Past this horizon, local optimization reinforces global stagnation. Feedback loops tighten. Escape paths narrow. Additional effort deepens the trap instead of resolving it.
This is why adding more process can harden bureaucracy, why optimizing individual KPIs can degrade organizational outcomes, and why “working harder” can worsen cognitive loops.
The failure here isn’t due to insufficient capability.
It’s due to entrapment within the system’s own structure.
Postulate III: The Saturation of Usable Complexity
There is a limit to how much complexity a system can productively coordinate.
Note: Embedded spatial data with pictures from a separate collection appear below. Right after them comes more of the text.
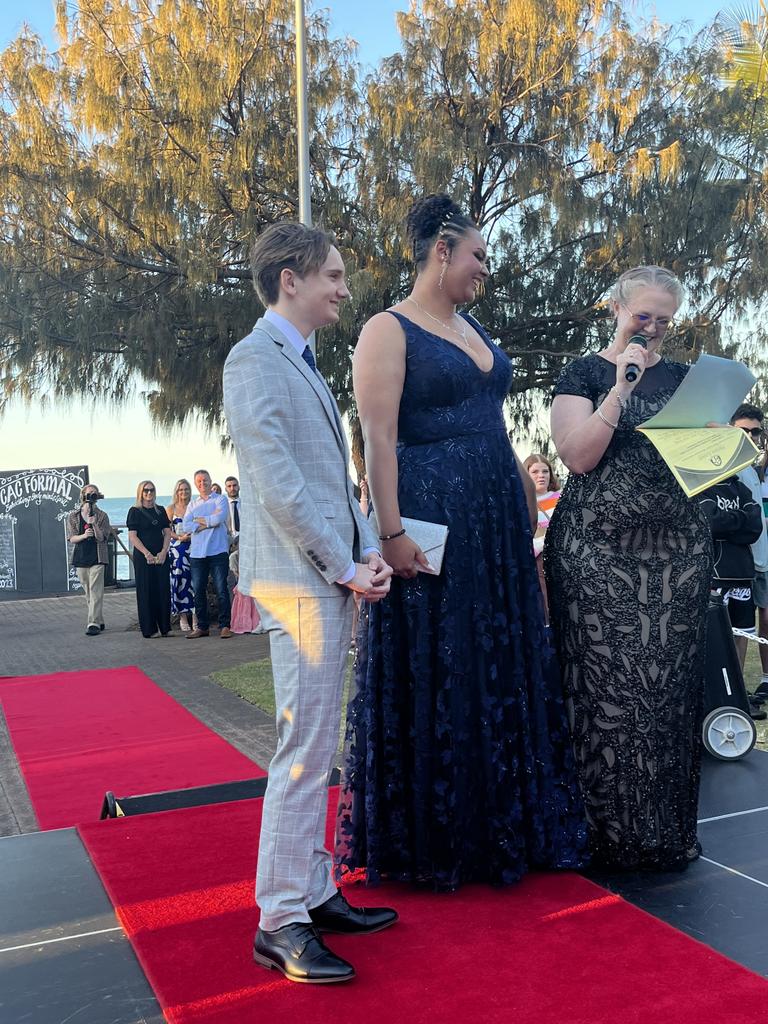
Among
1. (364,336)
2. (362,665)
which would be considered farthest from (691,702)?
(364,336)

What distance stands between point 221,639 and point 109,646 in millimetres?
1172

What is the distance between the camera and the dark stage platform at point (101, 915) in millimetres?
2529

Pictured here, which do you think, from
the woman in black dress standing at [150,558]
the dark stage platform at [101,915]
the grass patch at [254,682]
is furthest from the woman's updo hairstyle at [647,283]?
the woman in black dress standing at [150,558]

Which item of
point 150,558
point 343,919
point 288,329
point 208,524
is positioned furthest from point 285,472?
Result: point 150,558

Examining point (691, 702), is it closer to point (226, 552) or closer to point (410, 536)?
point (410, 536)

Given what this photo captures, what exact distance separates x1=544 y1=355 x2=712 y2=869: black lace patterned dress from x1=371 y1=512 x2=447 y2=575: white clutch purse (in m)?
0.51

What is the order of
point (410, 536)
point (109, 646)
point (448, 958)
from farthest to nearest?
point (109, 646)
point (410, 536)
point (448, 958)

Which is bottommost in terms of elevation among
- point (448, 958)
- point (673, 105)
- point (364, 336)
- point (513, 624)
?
point (448, 958)

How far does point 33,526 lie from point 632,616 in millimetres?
15551

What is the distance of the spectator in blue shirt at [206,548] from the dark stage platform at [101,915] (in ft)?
25.1

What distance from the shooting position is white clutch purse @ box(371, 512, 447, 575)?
305 cm

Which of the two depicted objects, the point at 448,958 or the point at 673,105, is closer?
the point at 448,958

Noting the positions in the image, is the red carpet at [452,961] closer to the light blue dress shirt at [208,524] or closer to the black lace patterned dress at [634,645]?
the black lace patterned dress at [634,645]

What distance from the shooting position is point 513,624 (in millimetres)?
3180
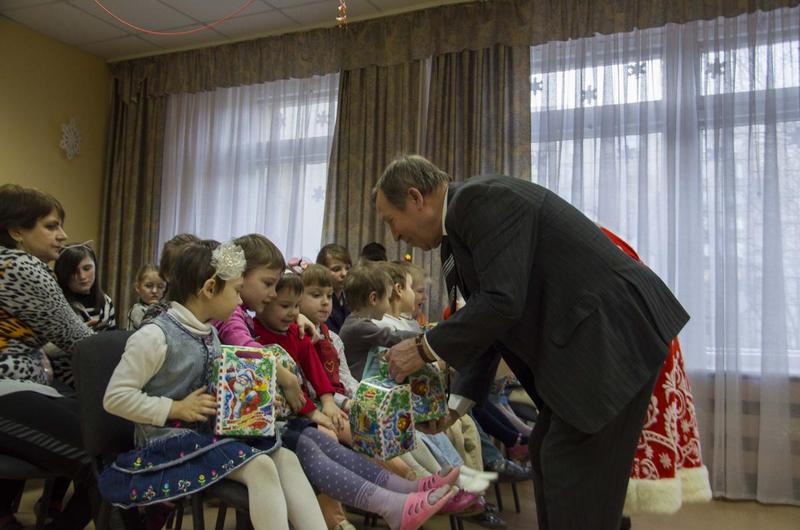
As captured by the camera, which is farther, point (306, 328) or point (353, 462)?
→ point (306, 328)

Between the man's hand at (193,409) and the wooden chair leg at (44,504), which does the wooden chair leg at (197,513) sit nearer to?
the man's hand at (193,409)

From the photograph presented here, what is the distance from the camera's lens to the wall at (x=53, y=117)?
17.1ft

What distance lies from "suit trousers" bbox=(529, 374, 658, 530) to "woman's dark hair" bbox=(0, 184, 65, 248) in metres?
1.82

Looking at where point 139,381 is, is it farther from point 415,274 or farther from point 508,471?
point 415,274

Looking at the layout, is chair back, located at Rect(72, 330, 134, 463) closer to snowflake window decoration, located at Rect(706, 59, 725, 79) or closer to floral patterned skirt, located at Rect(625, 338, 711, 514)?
floral patterned skirt, located at Rect(625, 338, 711, 514)

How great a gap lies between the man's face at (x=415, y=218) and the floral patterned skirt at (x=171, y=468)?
2.20 feet

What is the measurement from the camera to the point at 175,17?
5.03 metres

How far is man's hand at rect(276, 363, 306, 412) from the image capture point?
2.13m

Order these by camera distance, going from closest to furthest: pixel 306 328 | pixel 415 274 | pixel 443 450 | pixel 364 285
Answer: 1. pixel 306 328
2. pixel 443 450
3. pixel 364 285
4. pixel 415 274

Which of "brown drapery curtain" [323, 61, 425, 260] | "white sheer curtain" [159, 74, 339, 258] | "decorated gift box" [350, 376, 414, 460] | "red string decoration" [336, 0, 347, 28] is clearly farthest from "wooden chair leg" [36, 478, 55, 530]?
"white sheer curtain" [159, 74, 339, 258]

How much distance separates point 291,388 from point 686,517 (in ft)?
7.55

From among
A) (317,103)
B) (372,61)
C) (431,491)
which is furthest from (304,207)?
(431,491)

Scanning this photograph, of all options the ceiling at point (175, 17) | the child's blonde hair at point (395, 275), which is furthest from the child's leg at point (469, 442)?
the ceiling at point (175, 17)

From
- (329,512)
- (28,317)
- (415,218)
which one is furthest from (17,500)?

Beyond that limit, additional components reduce performance rather than enhance it. Friction increases. Control degrades. Stability becomes fragile.
This contradicts a common assumption in technology and management: that scale is always a net positive. In reality, effectiveness often improves when systems are constrained, simplified, or restructured—not expanded.
The takeaway is clear:
Growth that ignores structural limits eventually works against itself.
A Practical Reframing of Progress
Together, these postulates point to a unifying idea:
Systems fail not because they lack resources, but because their structure cannot support the flow of what they already have.
This applies well beyond computation or physics.
It applies to AI systems scaling faster than they can be governed. To organizations growing faster than they can adapt. To institutions accumulating rules faster than meaning.
The lesson is not to reject complexity. It is to respect its limits.
Progress rarely comes from adding more. It comes from aligning structure with flow.
Sometimes, the most effective move forward is not acceleration—but simplification.